Legislative Update
Rep Anne Donahue
November 24, 2007
Sometimes getting a fresh perspective helps. That appears to be occurring as the Legislature hears back from consultants hired to review plans to replace the decertified Vermont State Hospital.
Seven committees met a few weeks ago to get a chance to question the consultants on their findings. Rep. Maxine Grad, as a member of House Judiciary, and I, as a member of House Human Services, were there.
The report had several core messages:
Throughout its history, VSH has served many different needs. We know those services don’t belong together in a large replacement institution. Now that we have the opportunity to start fresh, we can do better to meet the needs of those currently at VSH.
Short-term, acute care for initial treatment of a serious illness belongs in a medical center. When long term rehabilitation is needed after acute care – just as after a stroke or hip surgery – it needs a different setting and focus.
Most care belongs in the community, through outpatient providers and clinics. Access to all care should be as close to home as possible, where a person’s natural supports are, not in one central location.
I haven’t mentioned the words “mental health” in the summary above. As the Institutes of Medicine said in its series on “Crossing the Quality Chasm,” the same fundamental principles apply to all health care: that it be safe, effective, patient-centered, timely, efficient, and equitable.
What planning model do those core conclusions suggest?
First, strengthening of community supports in prevention and primary mental health care. The last statewide health survey that found that shortages in psychiatry were leading to unnecessary hospitalizations, because it took a crisis for a person to get services. It shouldn’t surprise us, nor can we shirk responsibility, when inflationary pressures for this care equals that of other health care.
There also need to be adequate numbers of longer term residential rehabilitation programs to get folks out of the hospital when they no longer need it. A very limited number of those beds (at most 15, statewide) need to be in a secure setting for those rare situations where the symptoms of an illness could create public safety concerns.
Acute care beds need to be redistributed from Waterbury to general hospitals. While much of Vermont currently meets the state’s Health Resource Allocation Plan for access to inpatient care, that isn’t always true for emergency services when needed at more rural hospitals.
In addition, throughout health care, higher levels of services are being diverted to community hospitals. There must be assurance that there is an appropriate population-based distribution of beds for serious psychiatric illness.
Finally, we don’t want quadruple bypass surgery accessible at every hospital. That tertiary level of care needs to be located where specialized resources and expertise have been gathered. This is equally true for severe, treatment-refractory psychiatric illness.
Meeting these goals – identifying the right types of care in the right numbers and the right places – is the essential planning task remaining. Having the support of the consultant report is a valuable tool towards implementing the Futures plan that was first sketched out in 2005.
One challenging issue remains. How do we address those who do not have the capacity to make their own medical decisions, particularly if it affects where that care can be delivered?
Whether it is your grandfather suffering from dementia and wandering away from home, your seriously developmentally delayed cousin who needs birth control, or your partner on life support, we set standards as a society about how to make choices for and protect the rights of those who cannot make their own decisions.
Money cannot be the driver to limit the right of self-determination. Hitching grandpa to a clothesline would cost less than home care, but that does not make it acceptable.
What the person would have wanted, if able to decide, must be paramount. In our law we affirm that “The state of Vermont recognizes the fundamental right of an adult to determine the extent of health care the individual will receive.” The Institute of Medicine tells us that mental illness, even psychosis, does not necessarily affect decision-making capacity.

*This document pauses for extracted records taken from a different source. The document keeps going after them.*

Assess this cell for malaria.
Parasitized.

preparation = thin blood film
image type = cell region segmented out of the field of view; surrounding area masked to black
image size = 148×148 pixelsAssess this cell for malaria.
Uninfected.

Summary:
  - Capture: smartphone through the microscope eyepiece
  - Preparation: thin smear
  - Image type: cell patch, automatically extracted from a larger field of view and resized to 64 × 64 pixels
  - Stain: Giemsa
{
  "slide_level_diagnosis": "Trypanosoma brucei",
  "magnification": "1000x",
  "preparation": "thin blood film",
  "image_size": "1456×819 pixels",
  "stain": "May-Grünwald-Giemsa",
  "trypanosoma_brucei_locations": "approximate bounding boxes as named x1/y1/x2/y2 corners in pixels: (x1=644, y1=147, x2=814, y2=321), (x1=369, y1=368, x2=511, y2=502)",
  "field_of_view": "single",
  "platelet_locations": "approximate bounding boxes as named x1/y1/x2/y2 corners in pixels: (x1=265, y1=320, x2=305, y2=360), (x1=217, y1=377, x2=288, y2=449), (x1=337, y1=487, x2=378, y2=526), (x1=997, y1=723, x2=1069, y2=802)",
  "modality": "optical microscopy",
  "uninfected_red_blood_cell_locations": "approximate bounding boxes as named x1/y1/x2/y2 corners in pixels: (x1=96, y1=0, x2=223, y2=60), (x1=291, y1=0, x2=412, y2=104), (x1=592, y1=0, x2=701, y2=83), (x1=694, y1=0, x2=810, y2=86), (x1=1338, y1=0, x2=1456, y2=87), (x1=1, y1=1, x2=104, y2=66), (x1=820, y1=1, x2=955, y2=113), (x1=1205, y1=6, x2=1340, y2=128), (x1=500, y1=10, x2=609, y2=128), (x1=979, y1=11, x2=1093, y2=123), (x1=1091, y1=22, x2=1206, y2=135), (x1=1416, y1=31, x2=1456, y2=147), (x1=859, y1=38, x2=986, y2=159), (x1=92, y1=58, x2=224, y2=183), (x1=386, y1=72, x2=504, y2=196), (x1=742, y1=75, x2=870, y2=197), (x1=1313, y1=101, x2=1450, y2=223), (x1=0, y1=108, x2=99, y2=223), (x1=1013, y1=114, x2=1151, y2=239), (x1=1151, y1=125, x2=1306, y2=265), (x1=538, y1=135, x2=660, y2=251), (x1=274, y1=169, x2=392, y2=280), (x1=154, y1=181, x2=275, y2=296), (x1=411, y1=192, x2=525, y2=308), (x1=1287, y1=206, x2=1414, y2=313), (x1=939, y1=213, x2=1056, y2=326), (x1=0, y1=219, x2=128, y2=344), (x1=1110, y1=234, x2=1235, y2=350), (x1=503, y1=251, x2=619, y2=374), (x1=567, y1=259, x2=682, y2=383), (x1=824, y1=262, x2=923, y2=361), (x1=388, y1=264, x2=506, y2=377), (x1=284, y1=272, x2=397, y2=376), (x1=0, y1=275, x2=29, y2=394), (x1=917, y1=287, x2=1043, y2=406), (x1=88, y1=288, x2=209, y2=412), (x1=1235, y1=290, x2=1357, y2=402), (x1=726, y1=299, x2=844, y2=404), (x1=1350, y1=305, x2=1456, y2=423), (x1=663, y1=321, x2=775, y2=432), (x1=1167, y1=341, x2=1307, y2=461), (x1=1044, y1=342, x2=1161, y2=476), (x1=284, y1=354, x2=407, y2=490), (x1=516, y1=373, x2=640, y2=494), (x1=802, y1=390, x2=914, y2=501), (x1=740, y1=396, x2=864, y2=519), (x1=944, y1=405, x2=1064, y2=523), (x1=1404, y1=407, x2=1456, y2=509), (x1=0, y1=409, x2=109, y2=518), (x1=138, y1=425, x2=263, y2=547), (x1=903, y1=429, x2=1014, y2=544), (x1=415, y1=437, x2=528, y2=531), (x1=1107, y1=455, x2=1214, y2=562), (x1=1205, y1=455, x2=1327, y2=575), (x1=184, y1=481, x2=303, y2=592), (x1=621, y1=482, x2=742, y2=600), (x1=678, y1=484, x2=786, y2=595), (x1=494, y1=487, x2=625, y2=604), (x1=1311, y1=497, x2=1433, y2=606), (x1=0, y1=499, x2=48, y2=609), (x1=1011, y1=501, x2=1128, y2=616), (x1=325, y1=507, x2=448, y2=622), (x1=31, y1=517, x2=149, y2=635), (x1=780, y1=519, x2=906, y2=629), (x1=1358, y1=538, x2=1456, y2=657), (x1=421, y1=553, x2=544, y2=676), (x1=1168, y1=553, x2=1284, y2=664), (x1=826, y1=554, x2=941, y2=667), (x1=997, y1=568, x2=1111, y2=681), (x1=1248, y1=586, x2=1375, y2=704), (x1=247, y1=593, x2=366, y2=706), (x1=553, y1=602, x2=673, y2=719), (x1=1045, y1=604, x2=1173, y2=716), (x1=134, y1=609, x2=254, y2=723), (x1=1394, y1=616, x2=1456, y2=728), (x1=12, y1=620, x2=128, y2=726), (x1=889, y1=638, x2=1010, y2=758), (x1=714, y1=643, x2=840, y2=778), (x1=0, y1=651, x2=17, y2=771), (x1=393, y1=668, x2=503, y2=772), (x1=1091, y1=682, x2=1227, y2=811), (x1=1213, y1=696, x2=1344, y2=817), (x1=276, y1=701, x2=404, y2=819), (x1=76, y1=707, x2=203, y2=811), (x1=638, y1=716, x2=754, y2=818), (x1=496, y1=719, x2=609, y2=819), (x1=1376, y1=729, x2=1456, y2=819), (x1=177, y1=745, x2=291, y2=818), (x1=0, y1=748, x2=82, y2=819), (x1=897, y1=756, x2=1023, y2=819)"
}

The United States and Vermont constitutions require that the state cannot take away one’s rights to freedom or to choose medical treatment without clear proof of lack of capacity as well as strong justification. Finding the right balance for one of the highest levels of invasion of personal autonomy — the involuntary injection of mind-altering drugs — can be challenging, but it is not impossible.
The cards are beginning to fall into place to finally make serious progress on closing the doors of VSH forever. That need is the one issue that has unified the players, and must drive planning forward. We must move ahead firmly without losing sight of our guiding principles of a system that is consumer-directed, trauma-informed and recovery-oriented.